Jesus: He who is without sin may cast the first stone
*guy with no legs throws rock*
Jesus: Seriously?
“You said ‘without shins,’ right?”

@sixfootcandy

CW: It’s 11:11 make a wish.

Me: I wish I could throw a clock at your face.

@EndhooS

“What’s for dinner?”
Updog & chips.
“Does updog have gluten in it?”
No..wait..you’re supposed to say…
“You know I can’t have gluten Karen”

@OhNoSheTwitnt

I wish airlines would stop calling it your “final destination” have they not seen those movies?

@david8hughes

[overhears girl at work crying because her grandad & her dad died this month]
Me: not all men are like that

@Ygrene

Know why I pulled you over?

“No sir”

1987, 7-11 on Main, you paid for Coke but filled your cup with Slurpee. We gotcha.
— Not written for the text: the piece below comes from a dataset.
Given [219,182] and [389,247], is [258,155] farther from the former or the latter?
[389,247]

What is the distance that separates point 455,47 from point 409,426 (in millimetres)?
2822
We finally gotcha

@funflaps

ME: You could cut the tension with a knife

CABLE CAR OPERATOR: Please don’t

@krishna_van

“Look on the bright side – at least there’s more for us to drink with him gone” is, apparently, not something one should say at a wake.

@sixfootcandy

Librarian: Shhh!
Me: Shh!
Librarian: Shh!
Me: Shh!
Librarian: *glares at me*
Me: Look lady, I can do this all day.